Supplied text:
====

Exercise 3.1
The t-statistics computed on Table 3.4 are computed individually for each coefficient since they are independent variables. Accordingly, there are 4 null hypotheses that we are testing:
- H_0 for "TV": in the presence of Radio and Newspaper ads (and in addition to the intercept), there is no relationship between TV and Sales;
- H_0 for "Radio": in the presence of TV and Newspaper ads (and in addition to the intercept), there is no relationship between Radio and Sales;
- H_0 for "Newspaper": in the presence of TV and Radio ads (and in addition to the intercept), there is no relationship between Newspaper and Sales;
- H_0 for the intercept: in the absence of TV, Radio and Newspaper ads, Sales are zero;
versus the 4 corresponding alternative hypotheses:
H_a: There is some relationship between TV/Radio/Newspaper and Sales, or Sales are non-zero in the absence of the other variables.
Mathematically, this can be written as
H_0: \beta_i=0, for i = 0,1,2,3,
versus the 4 corresponding alternative hypotheses
H_a: \beta_i\neq0, for i = 0,1,2,3.
As can been seen on Table 3.4 (and below with Python), for all the variables the p-value is practically zero, except for Newspaper for which it is very high, namely .86, much larger than the typical confidence levels, 0.05, 0.01 and 0.001. Given the t-statistics and the p-values we can reject the null hypothesis for the intercept, TV and Radio, but not for Newspaper.
This means that we can conclude that there is a relationship between TV and Sales, and between Radio and Sales. Also rejecting \beta_0=0, allows us to conclude that in the absence of TV, Radio and Newspaper, Sales are non-zero. Not being able to reject the null hypothesis \beta_{Newspaper}=0, suggests that there is indeed no relationship between Newspaper and Sales, in the presence of TV and Radio.
Additional comment
At a 5% p-value, there would be a 19% chance of having one appear as significant out of 3 variables, even if there was no relationship for all of them.

====

Provided data:

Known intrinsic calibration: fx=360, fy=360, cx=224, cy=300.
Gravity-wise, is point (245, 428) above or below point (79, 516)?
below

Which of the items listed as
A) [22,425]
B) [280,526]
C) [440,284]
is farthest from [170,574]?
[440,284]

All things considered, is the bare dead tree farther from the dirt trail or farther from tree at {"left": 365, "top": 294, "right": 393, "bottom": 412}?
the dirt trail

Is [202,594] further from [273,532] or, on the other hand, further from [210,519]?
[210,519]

====

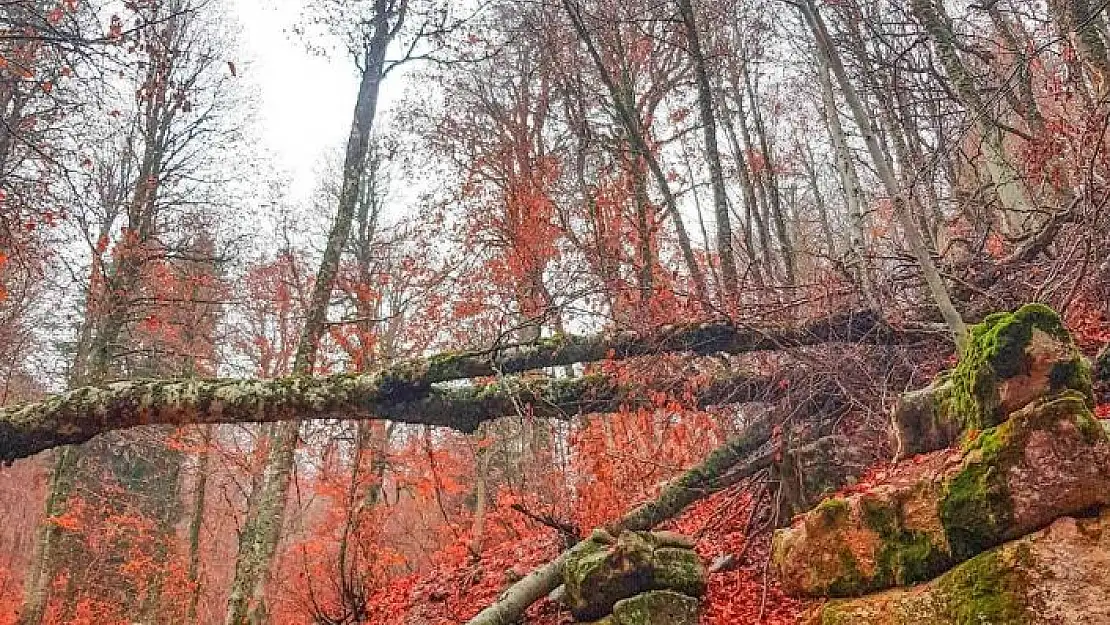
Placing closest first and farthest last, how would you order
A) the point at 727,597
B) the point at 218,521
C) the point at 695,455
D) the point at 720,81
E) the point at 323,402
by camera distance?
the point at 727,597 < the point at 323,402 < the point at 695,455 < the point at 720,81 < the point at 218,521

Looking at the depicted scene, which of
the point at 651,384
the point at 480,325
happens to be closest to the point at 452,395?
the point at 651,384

====

Given request: Copy out the whole Exercise 3.1 text above on the null hypotheses for the TV, Radio and Newspaper coefficients, word for word.

Worked solution:
Exercise 3.1
The t-statistics computed on Table 3.4 are computed individually for each coefficient since they are independent variables. Accordingly, there are 4 null hypotheses that we are testing:
- H_0 for "TV": in the presence of Radio and Newspaper ads (and in addition to the intercept), there is no relationship between TV and Sales;
- H_0 for "Radio": in the presence of TV and Newspaper ads (and in addition to the intercept), there is no relationship between Radio and Sales;
- H_0 for "Newspaper": in the presence of TV and Radio ads (and in addition to the intercept), there is no relationship between Newspaper and Sales;
- H_0 for the intercept: in the absence of TV, Radio and Newspaper ads, Sales are zero;
versus the 4 corresponding alternative hypotheses:
H_a: There is some relationship between TV/Radio/Newspaper and Sales, or Sales are non-zero in the absence of the other variables.
Mathematically, this can be written as
H_0: \beta_i=0, for i = 0,1,2,3,
versus the 4 corresponding alternative hypotheses
H_a: \beta_i\neq0, for i = 0,1,2,3.
As can been seen on Table 3.4 (and below with Python), for all the variables the p-value is practically zero, except for Newspaper for which it is very high, namely .86, much larger than the typical confidence levels, 0.05, 0.01 and 0.001. Given the t-statistics and the p-values we can reject the null hypothesis for the intercept, TV and Radio, but not for Newspaper.
This means that we can conclude that there is a relationship between TV and Sales, and between Radio and Sales. Also rejecting \beta_0=0, allows us to conclude that in the absence of TV, Radio and Newspaper, Sales are non-zero. Not being able to reject the null hypothesis \beta_{Newspaper}=0, suggests that there is indeed no relationship between Newspaper and Sales, in the presence of TV and Radio.
Additional comment
At a 5% p-value, there would be a 19% chance of having one appear as significant out of 3 variables, even if there was no relationship for all of them.